=== LIST OF TASKS ===
1. Transcribe the passage on the Kistal Burial between "The cemetery is" and "the German capital.", inclusive.
2. For each statement below, answer yes or no based on the passage on the Kistal Burial, and quote the words from the passage that settle it. (a) The three men had earlier wounds that mark them as soldiers. (b) Coins were among the grave goods found with the bodies. (c) Berlin and Colln lay in a frontier zone for much of the Early Middle Ages.

=== PAGE EXTRACT ===

The site known as the Kistal Burial contained the remains of three males who had met violent deaths. They had no previous wounds, and this would suggest that they were not soldiers but rather civilians. Grave goods found with the bodies including coins indicate that they were affluent and possibly members of the local elite.
One body showed signs of a blow from a blade and his arms bore signs of defensive wounds. The second man suffered a devastating blow to the head that knocked out his teeth, and there is evidence that he suffered a fall before his death. A third skeleton was found that showed signs that the man had suffered massive head injuries, and marks on his ankle indicate that he may have been pulled out of the stirrups while on a horse. One of the victims also had his nose cut off, possibly suggesting that he had been deliberately mutilated.
City of Conflicts
The reason why these men were killed are not known. However, Berlin and Colln were in a frontier zone for much of the Early Middle Ages. It is possible that the men were killed during some unrecorded conflict between the Germans and Wends. However, medieval society was in general violent and they may have been killed as a result of a robbery or feud.
The cemetery is helping experts to rewrite the history of Berlin and Brandenburg. It is also allowing insights into the difficult lives of ordinary people. The research, which is ongoing, is helping experts to recreate the past of the German capital.

=== EXTRACTED MATERIAL ===
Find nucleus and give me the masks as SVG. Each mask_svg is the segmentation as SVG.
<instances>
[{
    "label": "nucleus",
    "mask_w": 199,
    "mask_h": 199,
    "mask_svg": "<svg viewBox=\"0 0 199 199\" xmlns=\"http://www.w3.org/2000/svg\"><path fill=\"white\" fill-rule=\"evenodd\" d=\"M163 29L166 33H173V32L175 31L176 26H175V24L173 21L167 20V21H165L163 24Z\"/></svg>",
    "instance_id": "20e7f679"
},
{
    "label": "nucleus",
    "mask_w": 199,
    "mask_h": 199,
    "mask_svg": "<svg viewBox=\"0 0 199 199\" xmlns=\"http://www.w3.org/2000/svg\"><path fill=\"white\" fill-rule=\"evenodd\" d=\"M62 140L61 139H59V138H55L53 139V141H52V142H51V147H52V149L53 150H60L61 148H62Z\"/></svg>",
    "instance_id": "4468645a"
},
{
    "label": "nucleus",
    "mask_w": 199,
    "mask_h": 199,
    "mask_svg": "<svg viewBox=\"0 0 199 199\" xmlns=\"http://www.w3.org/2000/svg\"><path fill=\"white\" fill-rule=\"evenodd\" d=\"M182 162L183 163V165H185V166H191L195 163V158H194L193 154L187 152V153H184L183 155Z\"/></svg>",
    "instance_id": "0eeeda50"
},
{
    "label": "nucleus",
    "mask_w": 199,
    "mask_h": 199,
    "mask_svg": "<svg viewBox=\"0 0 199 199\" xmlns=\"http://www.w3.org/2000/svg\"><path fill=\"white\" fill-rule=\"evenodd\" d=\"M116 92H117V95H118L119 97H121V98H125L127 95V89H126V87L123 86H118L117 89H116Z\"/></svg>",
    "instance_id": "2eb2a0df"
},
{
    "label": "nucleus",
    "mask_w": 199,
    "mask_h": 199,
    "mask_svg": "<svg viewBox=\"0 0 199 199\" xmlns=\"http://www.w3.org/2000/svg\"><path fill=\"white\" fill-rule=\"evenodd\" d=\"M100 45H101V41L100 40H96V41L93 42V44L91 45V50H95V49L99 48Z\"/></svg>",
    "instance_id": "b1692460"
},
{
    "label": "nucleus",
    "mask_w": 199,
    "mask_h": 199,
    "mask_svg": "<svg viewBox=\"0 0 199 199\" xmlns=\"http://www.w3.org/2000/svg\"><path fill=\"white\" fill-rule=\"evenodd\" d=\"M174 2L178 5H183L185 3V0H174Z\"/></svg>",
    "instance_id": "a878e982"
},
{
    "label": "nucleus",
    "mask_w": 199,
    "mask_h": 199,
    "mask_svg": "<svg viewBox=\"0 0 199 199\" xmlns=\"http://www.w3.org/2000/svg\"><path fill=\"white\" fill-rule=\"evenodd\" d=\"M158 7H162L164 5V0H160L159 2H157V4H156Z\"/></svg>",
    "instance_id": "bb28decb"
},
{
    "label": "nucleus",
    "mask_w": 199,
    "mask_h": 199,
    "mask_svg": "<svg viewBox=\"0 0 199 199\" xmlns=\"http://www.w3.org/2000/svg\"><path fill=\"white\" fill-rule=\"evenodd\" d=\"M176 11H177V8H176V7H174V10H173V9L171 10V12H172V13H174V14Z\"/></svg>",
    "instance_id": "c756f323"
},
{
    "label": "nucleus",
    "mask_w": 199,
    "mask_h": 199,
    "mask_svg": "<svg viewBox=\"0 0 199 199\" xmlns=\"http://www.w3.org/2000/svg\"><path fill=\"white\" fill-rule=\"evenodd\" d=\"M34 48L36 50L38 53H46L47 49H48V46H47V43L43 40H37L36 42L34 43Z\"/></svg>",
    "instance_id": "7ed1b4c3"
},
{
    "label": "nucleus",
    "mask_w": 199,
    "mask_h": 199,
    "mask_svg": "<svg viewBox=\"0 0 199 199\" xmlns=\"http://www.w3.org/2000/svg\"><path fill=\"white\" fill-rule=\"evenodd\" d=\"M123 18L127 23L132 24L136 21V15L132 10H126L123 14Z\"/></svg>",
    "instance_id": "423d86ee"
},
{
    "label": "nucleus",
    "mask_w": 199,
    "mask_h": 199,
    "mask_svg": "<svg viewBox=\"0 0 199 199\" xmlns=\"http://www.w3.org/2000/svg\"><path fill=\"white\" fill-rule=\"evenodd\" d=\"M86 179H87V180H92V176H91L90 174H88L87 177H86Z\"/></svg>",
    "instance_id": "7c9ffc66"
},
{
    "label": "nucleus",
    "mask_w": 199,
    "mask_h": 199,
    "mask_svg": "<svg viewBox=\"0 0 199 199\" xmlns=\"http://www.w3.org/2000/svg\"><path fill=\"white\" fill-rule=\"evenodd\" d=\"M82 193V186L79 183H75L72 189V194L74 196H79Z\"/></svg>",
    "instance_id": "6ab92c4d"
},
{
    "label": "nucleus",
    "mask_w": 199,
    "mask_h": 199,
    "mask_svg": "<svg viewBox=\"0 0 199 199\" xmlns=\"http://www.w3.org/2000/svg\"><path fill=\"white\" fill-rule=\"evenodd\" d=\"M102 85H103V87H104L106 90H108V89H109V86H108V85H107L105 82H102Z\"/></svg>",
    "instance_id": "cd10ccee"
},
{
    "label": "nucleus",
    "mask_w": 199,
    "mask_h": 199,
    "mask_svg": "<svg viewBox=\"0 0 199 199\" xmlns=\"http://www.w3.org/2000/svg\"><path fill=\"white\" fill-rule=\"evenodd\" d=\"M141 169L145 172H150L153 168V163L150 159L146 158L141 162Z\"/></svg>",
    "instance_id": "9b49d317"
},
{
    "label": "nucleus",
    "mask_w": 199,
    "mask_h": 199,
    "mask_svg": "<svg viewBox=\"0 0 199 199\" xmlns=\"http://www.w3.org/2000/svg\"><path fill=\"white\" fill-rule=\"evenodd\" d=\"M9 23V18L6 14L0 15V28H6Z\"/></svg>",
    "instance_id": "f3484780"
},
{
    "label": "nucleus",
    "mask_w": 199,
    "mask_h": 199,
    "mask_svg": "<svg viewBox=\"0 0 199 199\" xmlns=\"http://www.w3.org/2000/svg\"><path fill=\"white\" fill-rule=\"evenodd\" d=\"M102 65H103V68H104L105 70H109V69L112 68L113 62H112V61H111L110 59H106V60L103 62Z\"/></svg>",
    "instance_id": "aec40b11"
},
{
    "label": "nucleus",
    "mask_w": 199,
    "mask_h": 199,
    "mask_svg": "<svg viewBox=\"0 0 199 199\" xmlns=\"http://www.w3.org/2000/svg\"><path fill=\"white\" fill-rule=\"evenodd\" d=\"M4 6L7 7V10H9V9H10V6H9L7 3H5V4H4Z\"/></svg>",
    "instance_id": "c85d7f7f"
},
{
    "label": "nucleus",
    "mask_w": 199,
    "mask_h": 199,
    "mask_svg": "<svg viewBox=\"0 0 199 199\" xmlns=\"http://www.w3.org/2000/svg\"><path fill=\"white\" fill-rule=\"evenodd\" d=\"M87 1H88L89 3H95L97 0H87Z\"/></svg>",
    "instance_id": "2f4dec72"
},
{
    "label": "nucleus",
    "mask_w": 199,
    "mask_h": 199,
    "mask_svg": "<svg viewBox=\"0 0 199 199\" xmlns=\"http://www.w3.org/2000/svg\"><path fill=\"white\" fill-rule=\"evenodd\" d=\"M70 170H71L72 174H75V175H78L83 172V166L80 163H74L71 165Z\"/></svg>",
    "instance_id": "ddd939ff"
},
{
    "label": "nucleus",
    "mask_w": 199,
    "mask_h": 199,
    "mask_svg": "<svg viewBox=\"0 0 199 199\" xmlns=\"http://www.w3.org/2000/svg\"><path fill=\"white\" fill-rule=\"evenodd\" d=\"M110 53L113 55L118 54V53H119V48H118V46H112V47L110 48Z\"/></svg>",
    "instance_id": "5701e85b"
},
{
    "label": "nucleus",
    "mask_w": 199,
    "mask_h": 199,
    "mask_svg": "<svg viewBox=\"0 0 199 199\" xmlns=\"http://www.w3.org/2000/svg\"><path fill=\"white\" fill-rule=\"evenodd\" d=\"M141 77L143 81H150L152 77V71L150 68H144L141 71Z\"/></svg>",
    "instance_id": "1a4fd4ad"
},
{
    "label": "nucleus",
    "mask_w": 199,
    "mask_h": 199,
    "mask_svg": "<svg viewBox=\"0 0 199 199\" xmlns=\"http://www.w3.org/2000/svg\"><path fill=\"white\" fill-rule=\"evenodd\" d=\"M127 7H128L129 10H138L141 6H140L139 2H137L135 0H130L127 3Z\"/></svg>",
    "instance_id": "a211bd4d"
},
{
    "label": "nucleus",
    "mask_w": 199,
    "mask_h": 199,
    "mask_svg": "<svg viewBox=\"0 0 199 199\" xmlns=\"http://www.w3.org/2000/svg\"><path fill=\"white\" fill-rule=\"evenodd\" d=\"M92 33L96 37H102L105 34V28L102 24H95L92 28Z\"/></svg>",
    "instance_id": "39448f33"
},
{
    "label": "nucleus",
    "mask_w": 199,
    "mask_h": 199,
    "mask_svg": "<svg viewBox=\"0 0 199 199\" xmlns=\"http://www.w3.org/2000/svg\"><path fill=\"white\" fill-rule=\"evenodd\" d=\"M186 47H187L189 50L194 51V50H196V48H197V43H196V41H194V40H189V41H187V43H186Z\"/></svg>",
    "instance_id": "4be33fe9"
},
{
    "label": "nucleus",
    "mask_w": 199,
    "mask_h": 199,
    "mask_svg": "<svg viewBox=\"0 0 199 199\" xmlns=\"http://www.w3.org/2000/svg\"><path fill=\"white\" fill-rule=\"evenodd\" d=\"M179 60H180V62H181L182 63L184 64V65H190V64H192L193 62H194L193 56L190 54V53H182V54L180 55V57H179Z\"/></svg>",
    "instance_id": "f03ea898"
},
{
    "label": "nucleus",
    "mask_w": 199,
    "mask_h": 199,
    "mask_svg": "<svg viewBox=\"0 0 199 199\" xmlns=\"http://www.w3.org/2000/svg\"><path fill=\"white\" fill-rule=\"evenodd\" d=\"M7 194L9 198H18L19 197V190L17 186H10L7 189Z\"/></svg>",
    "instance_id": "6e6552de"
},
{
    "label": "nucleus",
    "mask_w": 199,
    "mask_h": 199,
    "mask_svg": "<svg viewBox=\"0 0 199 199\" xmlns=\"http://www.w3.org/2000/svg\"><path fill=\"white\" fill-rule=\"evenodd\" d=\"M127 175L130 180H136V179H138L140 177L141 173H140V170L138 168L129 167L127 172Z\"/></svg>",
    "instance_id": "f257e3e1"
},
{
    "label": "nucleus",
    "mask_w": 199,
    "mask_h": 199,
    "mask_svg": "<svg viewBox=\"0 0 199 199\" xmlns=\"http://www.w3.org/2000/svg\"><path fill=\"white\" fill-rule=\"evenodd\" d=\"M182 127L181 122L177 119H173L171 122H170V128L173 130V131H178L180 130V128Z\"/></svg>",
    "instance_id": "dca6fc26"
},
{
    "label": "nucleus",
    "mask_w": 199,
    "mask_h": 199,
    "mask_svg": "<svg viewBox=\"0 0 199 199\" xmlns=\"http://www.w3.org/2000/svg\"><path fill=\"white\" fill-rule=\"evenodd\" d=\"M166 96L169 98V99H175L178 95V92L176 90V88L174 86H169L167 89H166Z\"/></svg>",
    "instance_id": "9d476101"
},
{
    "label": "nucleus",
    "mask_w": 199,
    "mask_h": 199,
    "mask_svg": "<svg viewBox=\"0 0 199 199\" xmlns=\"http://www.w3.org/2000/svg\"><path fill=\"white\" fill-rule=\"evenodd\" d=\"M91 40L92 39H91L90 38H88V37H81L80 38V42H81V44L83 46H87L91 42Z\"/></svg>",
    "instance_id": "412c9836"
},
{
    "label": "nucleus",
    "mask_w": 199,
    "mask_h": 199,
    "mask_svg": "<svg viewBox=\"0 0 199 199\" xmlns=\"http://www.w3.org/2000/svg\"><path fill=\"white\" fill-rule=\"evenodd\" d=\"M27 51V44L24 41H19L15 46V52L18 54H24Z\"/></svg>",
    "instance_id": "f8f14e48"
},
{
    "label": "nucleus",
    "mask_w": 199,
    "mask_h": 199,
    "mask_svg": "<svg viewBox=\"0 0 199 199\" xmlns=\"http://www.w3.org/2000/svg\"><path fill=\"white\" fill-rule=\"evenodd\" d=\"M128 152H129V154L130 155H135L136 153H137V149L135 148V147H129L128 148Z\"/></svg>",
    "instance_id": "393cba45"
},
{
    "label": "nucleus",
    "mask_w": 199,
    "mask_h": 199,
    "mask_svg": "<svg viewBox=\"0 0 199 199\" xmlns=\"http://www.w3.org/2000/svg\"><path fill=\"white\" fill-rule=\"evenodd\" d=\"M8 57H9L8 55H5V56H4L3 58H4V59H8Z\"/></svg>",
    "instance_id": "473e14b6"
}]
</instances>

=== TASK-BY-TASK RESULTS ===
1.
The cemetery is helping experts to rewrite the history of Berlin and Brandenburg. It is also allowing insights into the difficult lives of ordinary people. The research, which is ongoing, is helping experts to recreate the past of the German capital.

2.
(a) No: "They had no previous wounds, and this would suggest that they were not soldiers but rather civilians."
(b) Yes: "Grave goods found with the bodies including coins"
(c) Yes: "Berlin and Colln were in a frontier zone for much of the Early Middle Ages."